2.3. Important Definitions

The time interval between the date of initiation of pirfenidone therapy and either day 28 after the last dose of pirfenidone (for those who prematurely discontinued treatment) [9,43] or 30 September 2023 (for those who continued the treatment) was considered “on-treatment”. “High dose” and “low dose” referred to 1800 mg and 1200 mg of pirfenidone per day (in divided doses; these are the dosages approved by the Taiwan Food and Drug Administration), respectively [8]. “AE-IPF” was defined using previously published working definitions and specifically excluded events with identifiable infectious or non-infectious etiologies [5]. Patients who underwent lung transplantation or died from any cause while receiving pirfenidone (or within 28 days of the last dose) were defined as having had “severe adverse outcomes” (SAO). SAO that occurred within two years after pirfenidone treatment had begun were considered as “early SAO”. Pulmonary hypertension referred to an estimated systolic pulmonary arterial pressure (based on the tricuspid regurgitation jet velocity) of ≥35 mmHg, determined via transthoracic echocardiography [43,45]. When determining the annualized (52-week) and 24 week rates of change in FVC and DLCO, we used the formulae presented in Appendix S1 of the Supplementary Materials.

2.4. Statistical Analysis

We summarized categorical data as counts and percentages and continuous variables as means (standard deviation) if normally distributed, or medians (interquartile range [IQR]) if not normally distributed. We did not impute any missing data. Variables were compared between patient groups and tested for non-random differences using Fischer’s exact test or the Mann–Whitney U test, whichever was appropriate. Serial pulmonary function measurements were longitudinally assessed using the Wilcoxon signed-rank rest. The Shoenfeld test was used to test the assumption of proportional hazards. We conducted Kaplan–Meier analysis (with the log-rank test) and Cox proportional hazards regression analysis to assess the performance of candidate predictors in predicting the risks of adverse outcomes. For multi-variable regression analyses, in addition to the candidate predictor, we also incorporated the following theoretical potential confounders as covariables: GAP stage (as a quantified integration of age, sex, FVC, and DLCO); CCI; echocardiographic evidence of pulmonary hypertension; and smoking status. When analyzing the risk of AE-IPF, we controlled for the competing risk of on-treatment SAO by conducting the Fine–Gray subdistribution hazard regression.
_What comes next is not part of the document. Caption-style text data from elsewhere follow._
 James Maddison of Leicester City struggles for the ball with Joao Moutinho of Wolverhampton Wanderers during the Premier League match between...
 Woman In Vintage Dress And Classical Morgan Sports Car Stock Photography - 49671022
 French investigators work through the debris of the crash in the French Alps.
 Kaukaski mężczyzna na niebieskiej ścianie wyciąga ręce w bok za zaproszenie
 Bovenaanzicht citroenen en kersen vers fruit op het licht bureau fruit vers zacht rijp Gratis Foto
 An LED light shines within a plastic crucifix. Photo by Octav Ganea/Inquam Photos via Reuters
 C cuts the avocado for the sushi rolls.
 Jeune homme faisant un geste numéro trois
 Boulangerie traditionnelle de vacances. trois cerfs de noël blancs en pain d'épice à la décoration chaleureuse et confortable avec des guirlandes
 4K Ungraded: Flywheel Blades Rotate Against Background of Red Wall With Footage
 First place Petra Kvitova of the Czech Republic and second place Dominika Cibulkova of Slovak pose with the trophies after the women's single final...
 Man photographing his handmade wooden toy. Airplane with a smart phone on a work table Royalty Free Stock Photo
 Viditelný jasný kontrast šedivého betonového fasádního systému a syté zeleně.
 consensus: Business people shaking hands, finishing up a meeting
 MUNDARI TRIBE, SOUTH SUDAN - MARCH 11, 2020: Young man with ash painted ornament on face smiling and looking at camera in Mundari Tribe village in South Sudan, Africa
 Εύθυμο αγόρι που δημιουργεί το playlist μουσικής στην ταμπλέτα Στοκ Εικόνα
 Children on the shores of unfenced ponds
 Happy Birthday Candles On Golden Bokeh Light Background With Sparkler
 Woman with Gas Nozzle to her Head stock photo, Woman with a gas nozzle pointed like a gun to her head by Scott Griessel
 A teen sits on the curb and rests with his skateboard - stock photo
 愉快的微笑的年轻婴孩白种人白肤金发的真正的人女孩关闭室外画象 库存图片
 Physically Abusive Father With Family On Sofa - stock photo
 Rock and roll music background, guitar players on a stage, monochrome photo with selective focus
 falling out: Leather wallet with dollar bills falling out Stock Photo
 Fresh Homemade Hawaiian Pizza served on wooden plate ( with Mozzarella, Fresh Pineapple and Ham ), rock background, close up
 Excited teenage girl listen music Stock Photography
Sensitivity analyses were performed to assess the robustness of all the multi-variable models constructed. These analyses involved two parts. In the first part, the covariable “GAP stage” was replaced by its individual constituent variables (age, sex, FVC, and DLCO). In the second part, a hypothetical unidentified confounder of varying prevalence among the patient groups was introduced into all the multi-variable models. All statistical tests were two-tailed and p < 0.05 was considered statistically significant. Statistical analyses were performed using R (version 3.6.3) and SPSS (version 26). Graphs were drawn using MedCal (version 20.118).

3. Results

3.1. Study Population

Seventy-three patients (71 from NCKUH and two from CH) with IPF received pirfenidone treatment between 1 June 2018, and 30 September 2023. Seventy of these patients met the inclusion criteria and three (all from NCKUH) were excluded based on having a treatment duration and follow-up of < 12 weeks (Figure 1). The study cohort was male-predominant and had a mean age of 75.2 (± 9.5) years. Forty-five (64%) patients had a history of smoking and 25 (36%) had never smoked. The median duration of pirfenidone treatment was 55.9 weeks (IQR, 22.3–123.3). Thirty (43%) and 40 (57%) patients received the high- and low-dose regimens, respectively. The treatment was generally well tolerated. Reported adverse effects were mild and included pruritus (12 patients), decreased appetite (8 patients), non-postural dizziness (7 patients), nausea and vomiting (6 patients), and photosensitivity (5 patients). Unlike patients given nintedanib, drug-related hepatitis and diarrhea were not detected. Table 1 summarizes the baseline characteristics and outcomes of the study cohort.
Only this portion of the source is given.